[[ Page text, beginning ]]

12236652

Event Trigger Based on Region-Of-Interest Near Hand-Shelf Interaction

PublishedFebruary 25, 2025
Assigneenot available in USPTO data we have
Technical Abstract

Patent Claims
18 claims

Legal claims defining the scope of protection, as filed with the USPTO.

1

1. A system, comprising: an object configured to store items; an image sensor positioned such that a field-of-view of the image sensor encompasses at least a portion of the object, wherein the image sensor is configured to generate images of the stored items; and at least one processor configured to: determine a first pixel position of a body part of a person based at least in part upon a first image generated by the image sensor; determine a second pixel position of the body part of the person based at least in part upon a second image generated by the image sensor; determine a set of pixel positions of the body part during a timeframe associated with the images, wherein the set of pixel positions comprises the first pixel position of the body part and the second pixel position of the body part; determine an aggregated body part position based on the set of pixel positions determined for the timeframe; determine that the aggregated body part position corresponds to a position associated with the object; in response to determining that the aggregated body part position corresponds to a position associated with the object, provide a trigger signal indicating an interaction event has occurred; and in response to providing the trigger signal: determine at least one item-selection image associated with the person placing a first item on the object; determine, in the at least one item-selection image, a region-of-interest based on the aggregated body part position, wherein the region-of-interest includes a subset of the pixels of the item-selection image; identify, using an object detection algorithm, the first item in the selected region-of-interest; and assign the identified first item to the person.

[[ Page text, end ]]

__Questions__:
1. According to the patent page, what does the trigger signal indicate?
2. Copy the patent page text word for word, starting at "PublishedFebruary 25, 2025" and ending at "with the USPTO.".
3. Extend the patent page by writing on from its final sentence.
You won't need the data to do this work.

[[ Extracted data, beginning ]]

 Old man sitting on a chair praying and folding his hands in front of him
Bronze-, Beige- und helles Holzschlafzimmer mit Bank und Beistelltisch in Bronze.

[[ Extracted data, end ]]
[[ Extracted data, beginning ]]

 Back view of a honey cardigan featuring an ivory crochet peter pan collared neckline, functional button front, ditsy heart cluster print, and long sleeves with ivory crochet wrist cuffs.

[[ Extracted data, end ]]

__Results of the tasks__:
1. It indicates that an interaction event has occurred.

2.
PublishedFebruary 25, 2025
Assigneenot available in USPTO data we have
Technical Abstract

Patent Claims
18 claims

Legal claims defining the scope of protection, as filed with the USPTO.

3.
2

2. The system of claim 1, wherein the processor determines that the aggregated body part position corresponds to the position associated with the object by: comparing the aggregated body part position to a set of one or more predefined object positions; and determining, based on the comparison of the aggregated body part position to the set of one or more predefined object positions, that the aggregated body part position is within a threshold distance of at least one of the set of predefined object positions.

3

3. The system of claim 1, further comprising a second image sensor positioned such that a field-of-view of the image sensor encompasses at least a portion of the object, wherein the second image sensor is configured to generate top-down images of a region around the object; and wherein the processor is communicatively coupled to the second image sensor and further configured to: receive a top-view image feed comprising top-view images from the second image sensor; determine, based on the received top-view image feed, that the person is within a threshold distance from the object; and in response to determining that the person is within the threshold distance of the object, begin receiving an image feed comprising the set of images generated by the image sensor.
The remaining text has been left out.